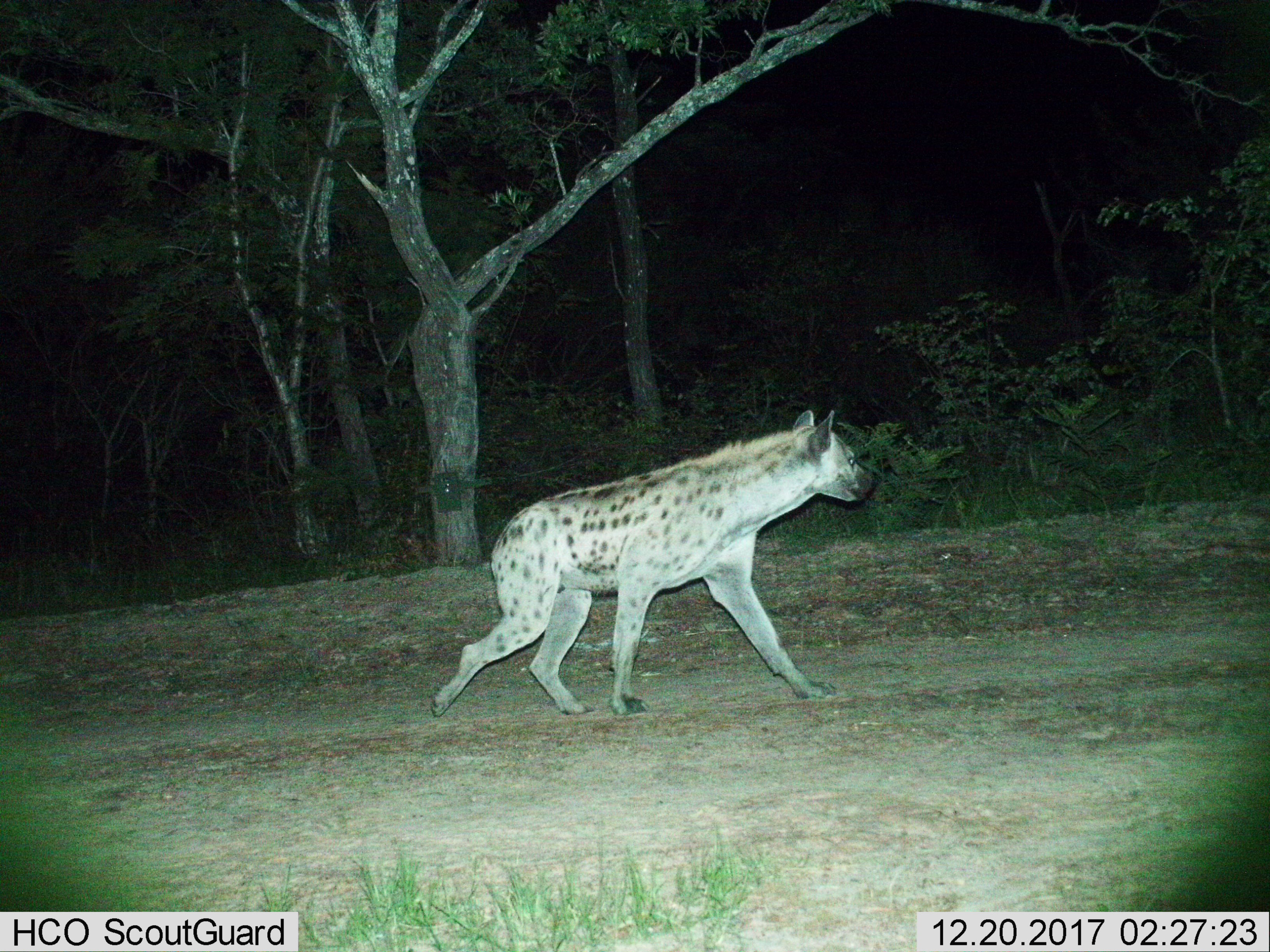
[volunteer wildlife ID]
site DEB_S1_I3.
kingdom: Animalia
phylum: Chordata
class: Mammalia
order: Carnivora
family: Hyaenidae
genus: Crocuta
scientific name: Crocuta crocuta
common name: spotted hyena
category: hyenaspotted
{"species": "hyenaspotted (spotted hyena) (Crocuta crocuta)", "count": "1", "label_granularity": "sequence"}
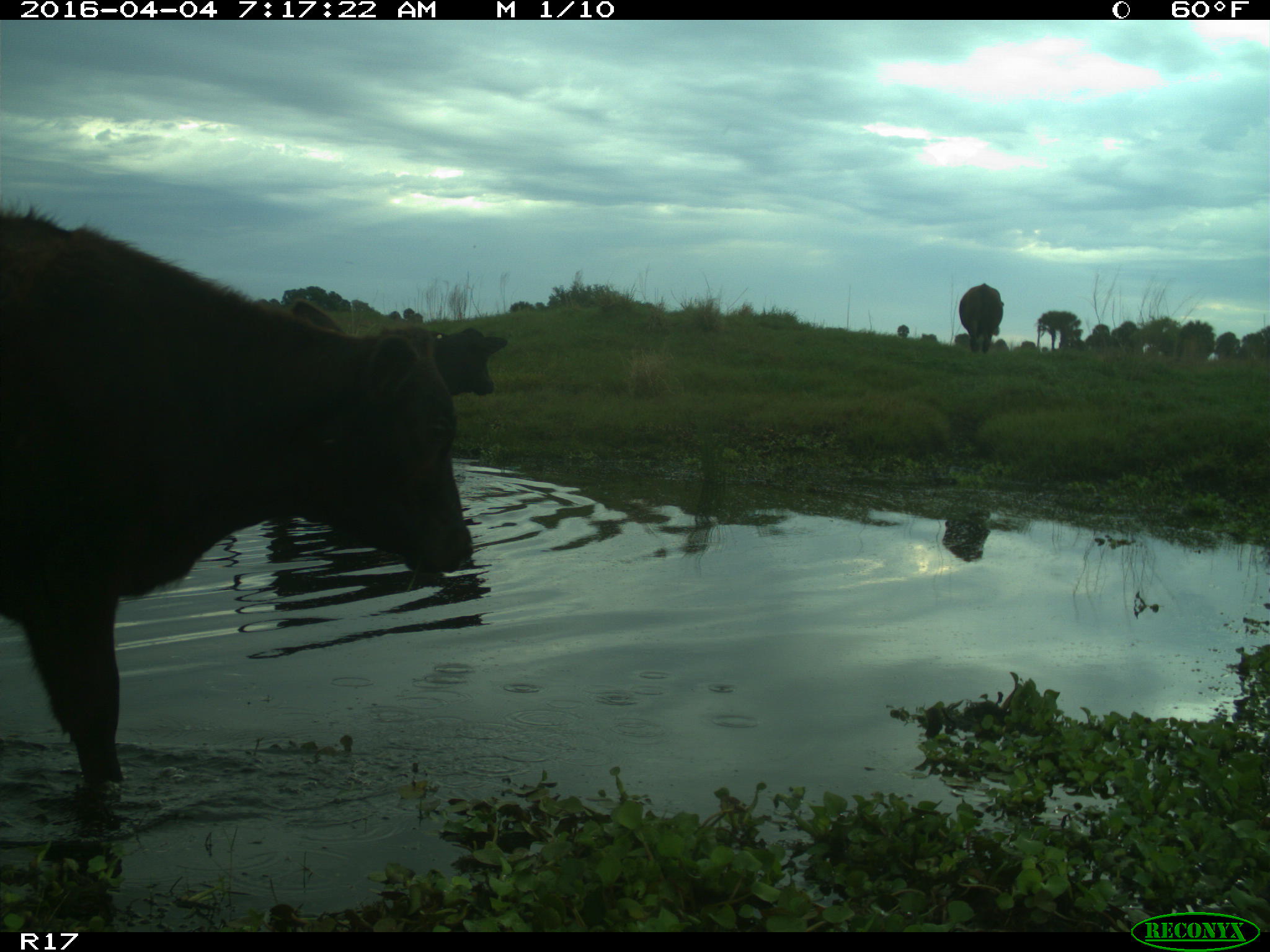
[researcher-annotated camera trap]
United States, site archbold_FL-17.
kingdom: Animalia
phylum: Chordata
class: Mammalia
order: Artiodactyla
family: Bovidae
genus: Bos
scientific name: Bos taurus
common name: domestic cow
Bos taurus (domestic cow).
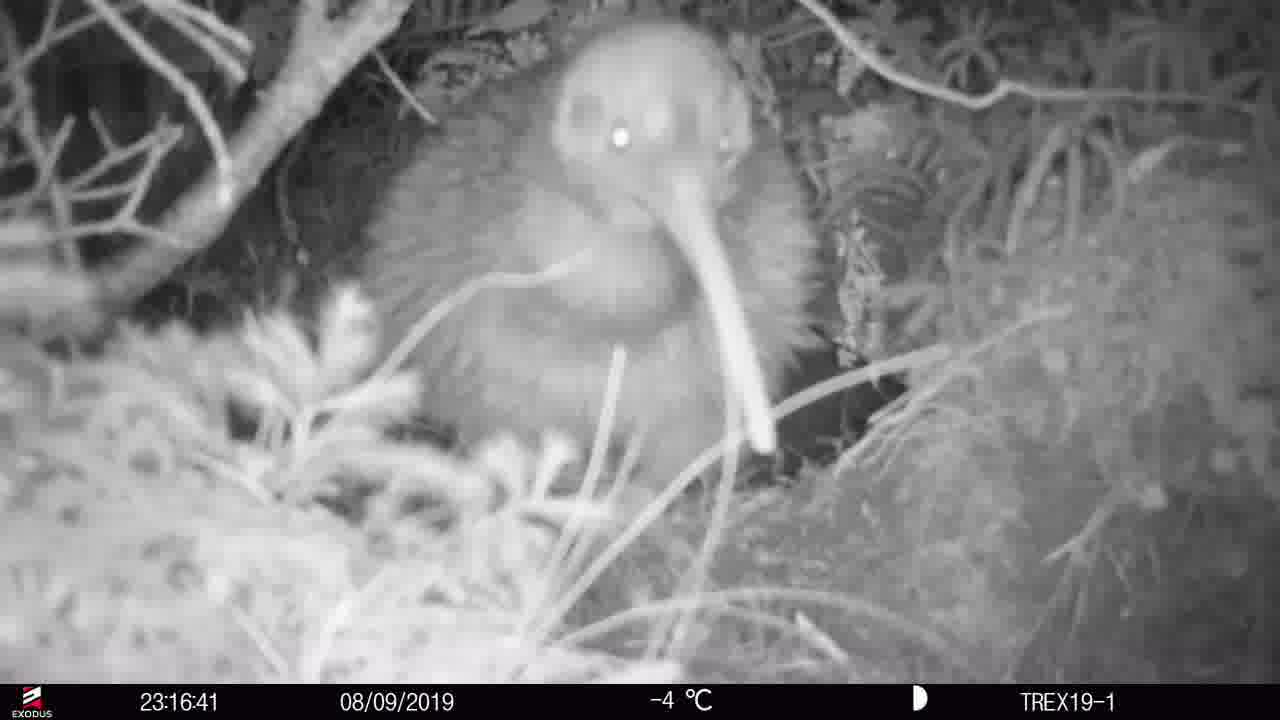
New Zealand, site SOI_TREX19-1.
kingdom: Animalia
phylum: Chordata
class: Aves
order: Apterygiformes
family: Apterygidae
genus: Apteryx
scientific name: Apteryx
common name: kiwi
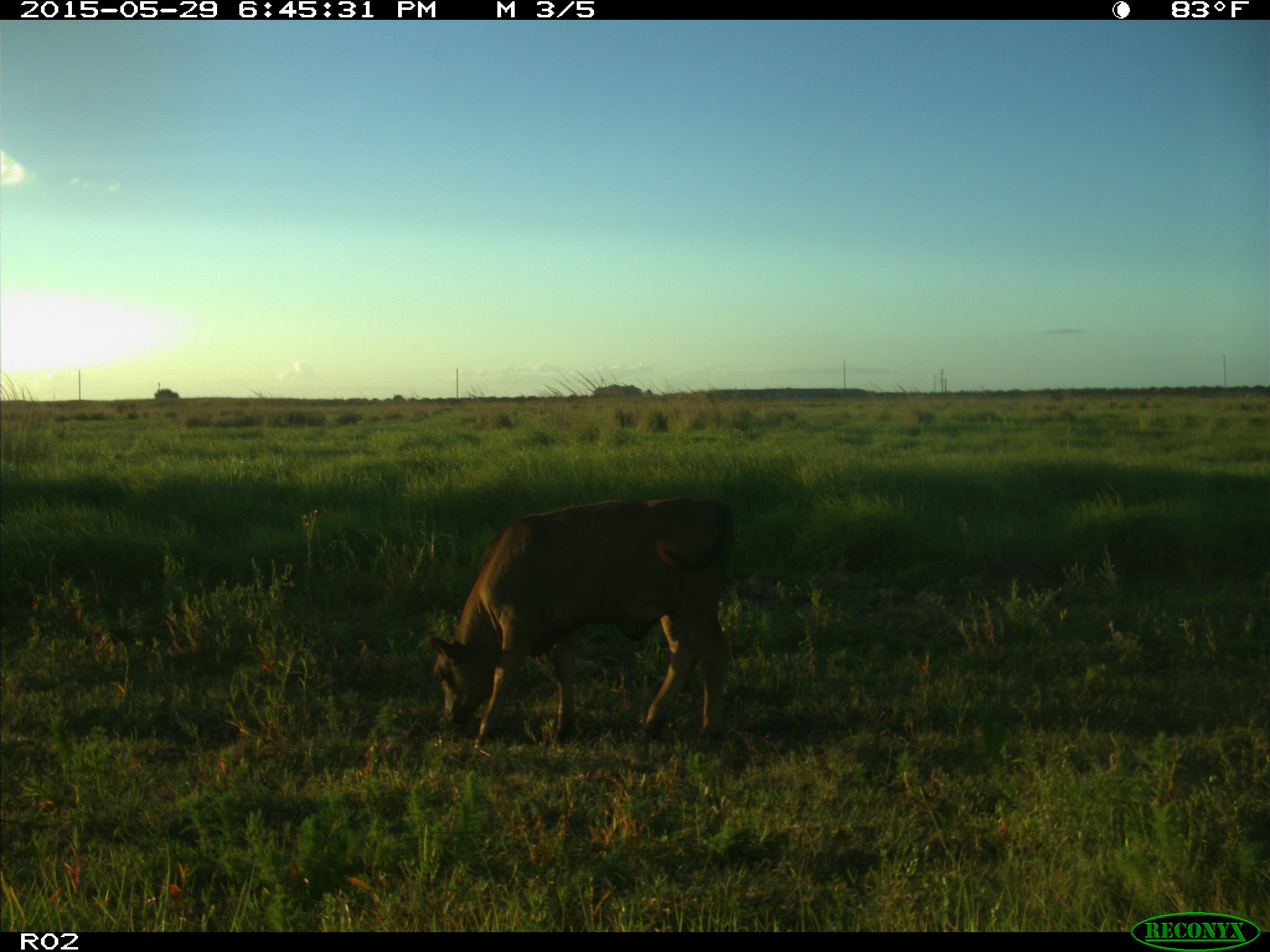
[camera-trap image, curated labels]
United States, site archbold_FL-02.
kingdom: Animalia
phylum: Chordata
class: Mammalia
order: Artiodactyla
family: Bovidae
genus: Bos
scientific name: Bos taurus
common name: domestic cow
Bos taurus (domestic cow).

────────────────

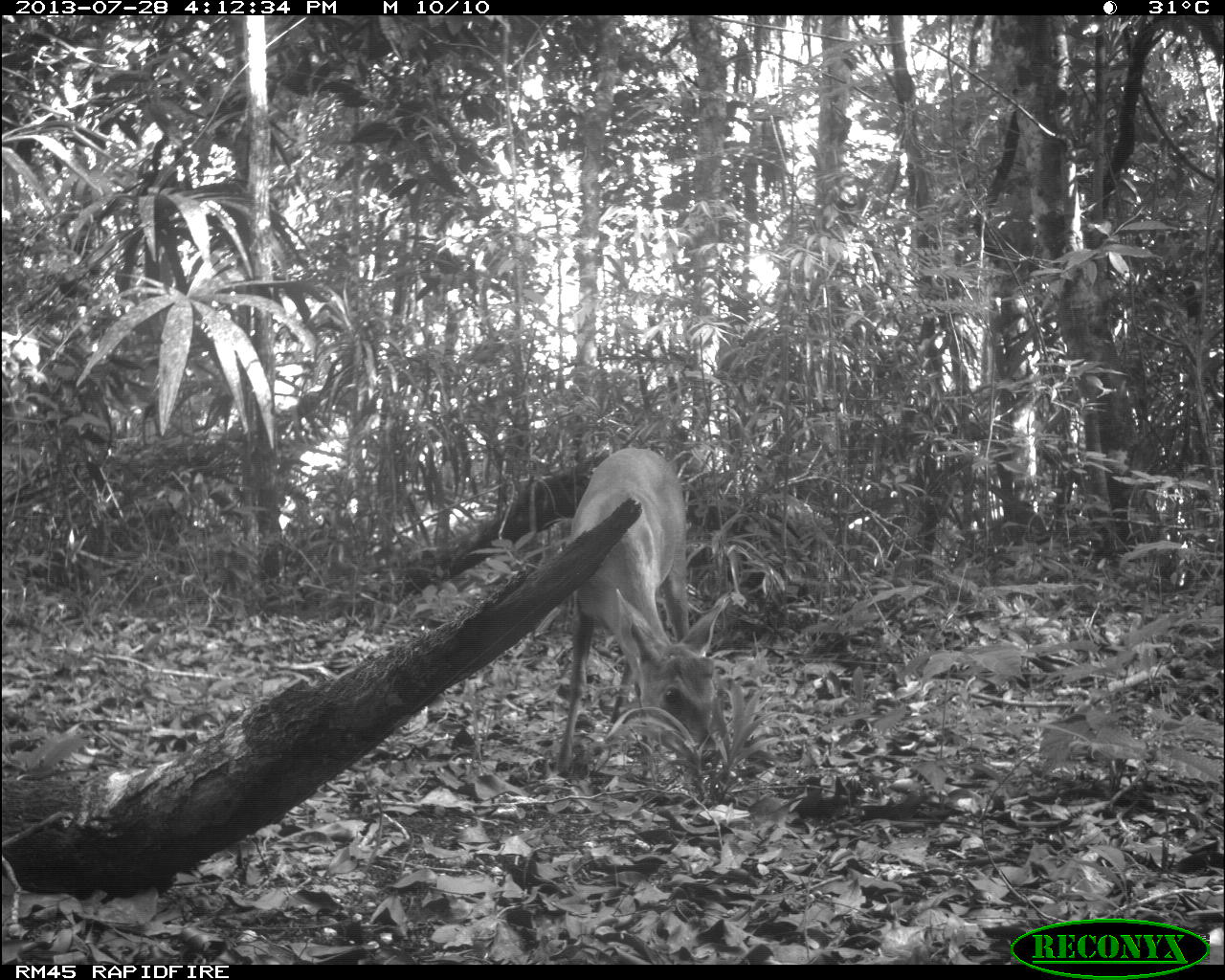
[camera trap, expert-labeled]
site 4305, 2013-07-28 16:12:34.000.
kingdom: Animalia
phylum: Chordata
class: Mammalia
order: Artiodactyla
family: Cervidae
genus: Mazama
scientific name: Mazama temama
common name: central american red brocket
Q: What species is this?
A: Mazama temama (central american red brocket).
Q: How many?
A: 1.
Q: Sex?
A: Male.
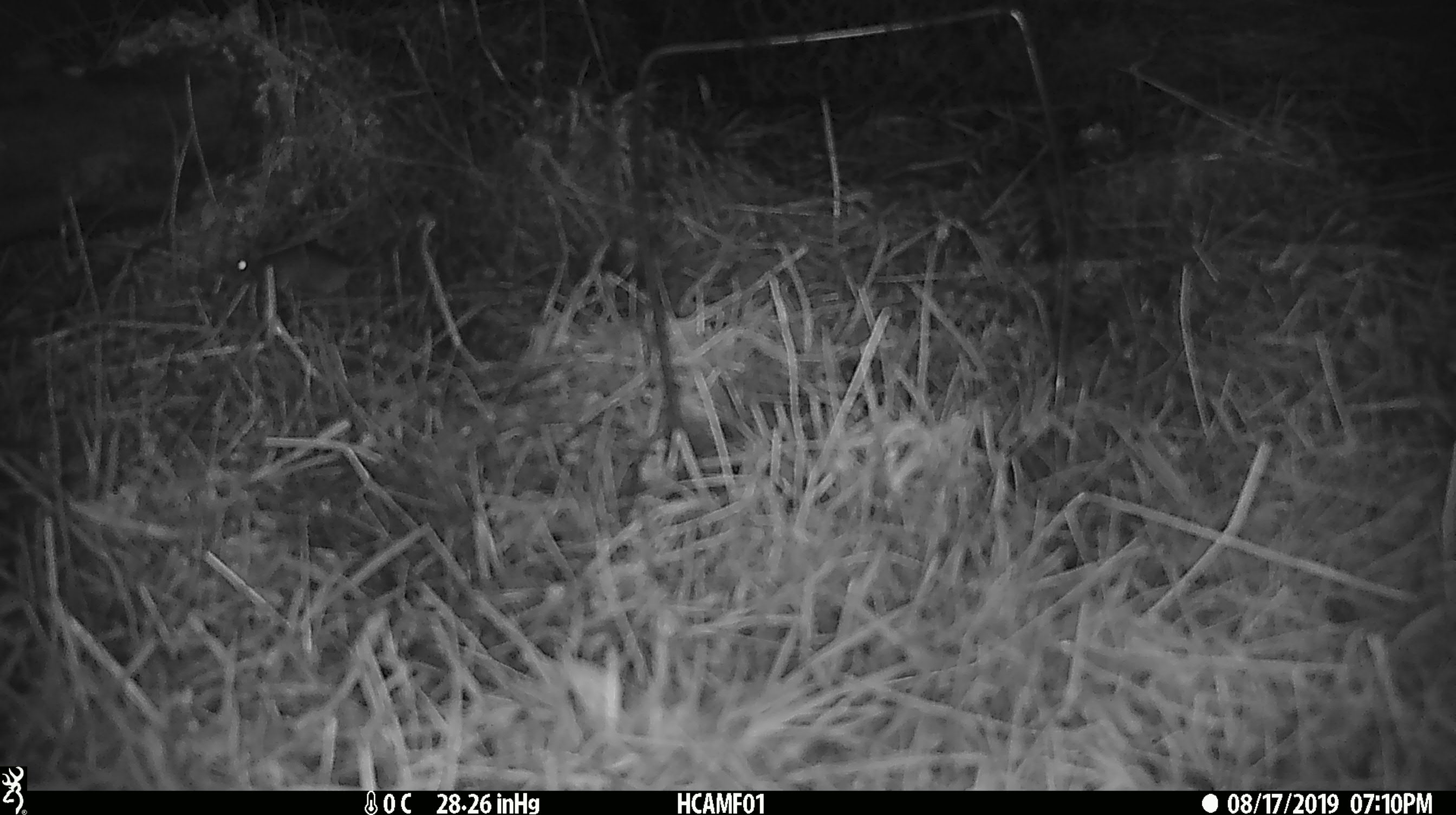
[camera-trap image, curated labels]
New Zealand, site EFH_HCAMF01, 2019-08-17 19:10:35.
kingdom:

────────────────

Check the listing above for lines containing the string "trap", and copy each one.

#### Solution for this problem
[researcher-annotated camera trap]
[camera-trap image, curated labels]
[camera trap, expert-labeled]
[camera-trap image, curated labels]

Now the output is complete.